• DATA SECTION
------------------------------------------------------------------------
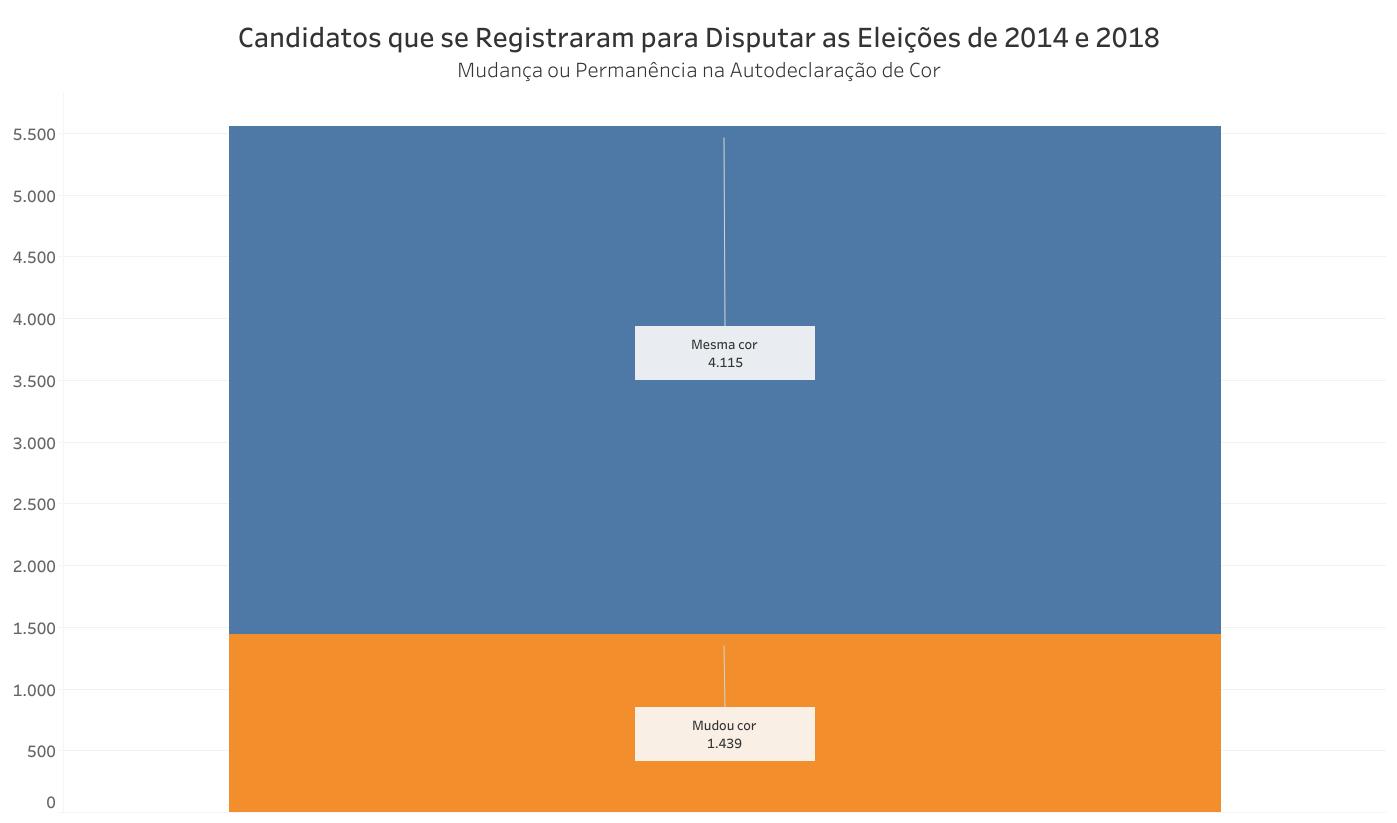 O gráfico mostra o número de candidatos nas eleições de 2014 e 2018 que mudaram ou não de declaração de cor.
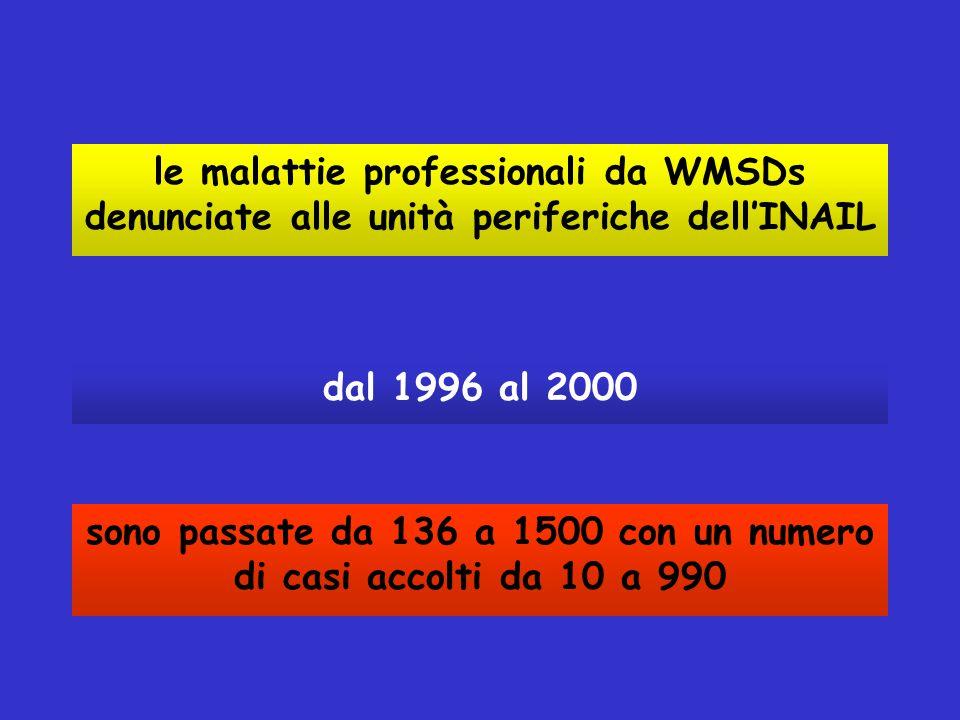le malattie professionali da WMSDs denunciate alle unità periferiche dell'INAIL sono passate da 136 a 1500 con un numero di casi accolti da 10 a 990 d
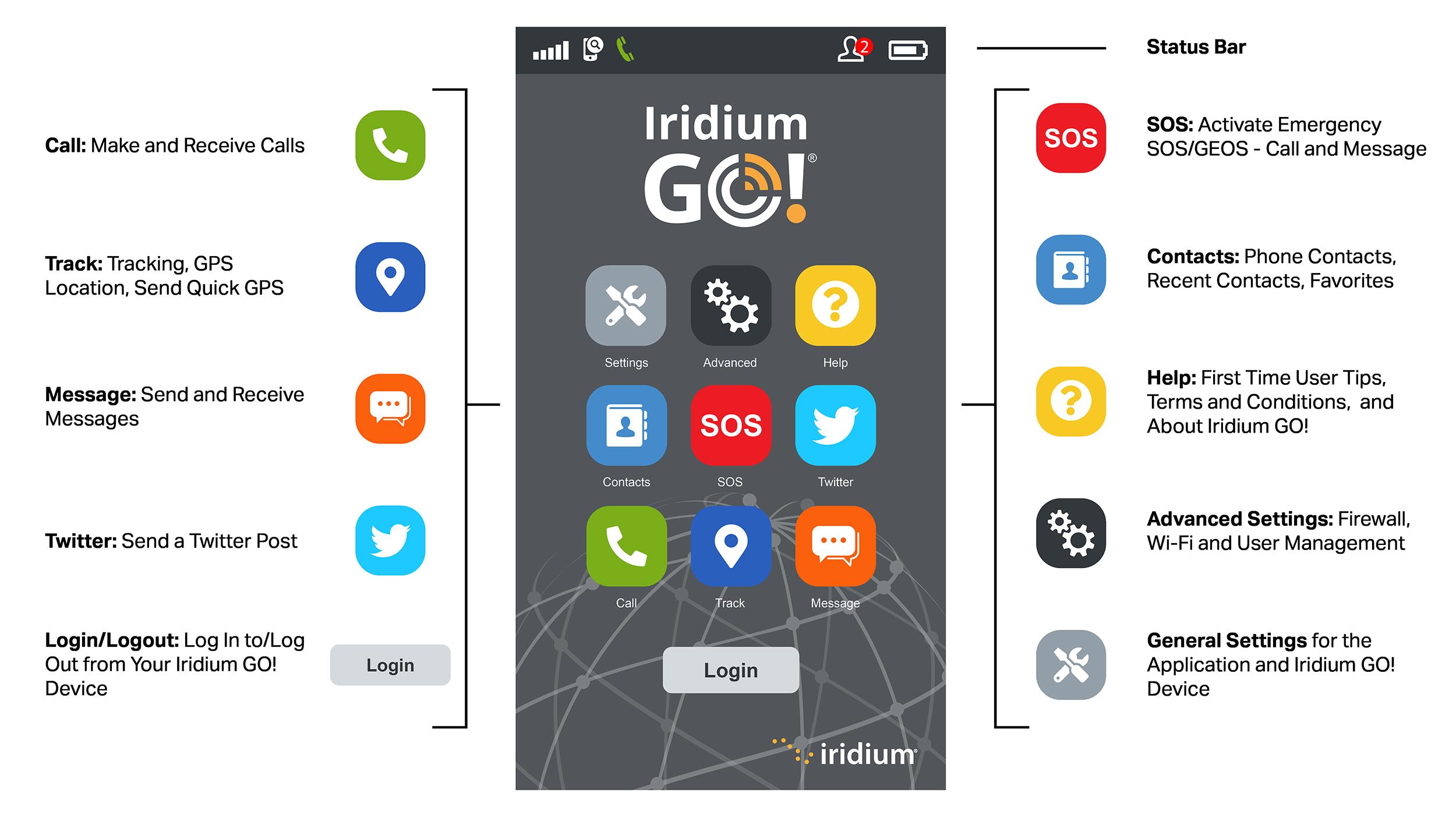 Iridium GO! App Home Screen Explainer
------------------------------------------------------------------------
Give the data again exactly as written, with no pictures included.

• RESULT OF THIS TASK
 O gráfico mostra o número de candidatos nas eleições de 2014 e 2018 que mudaram ou não de declaração de cor.
le malattie professionali da WMSDs denunciate alle unità periferiche dell'INAIL sono passate da 136 a 1500 con un numero di casi accolti da 10 a 990 d
 Iridium GO! App Home Screen Explainer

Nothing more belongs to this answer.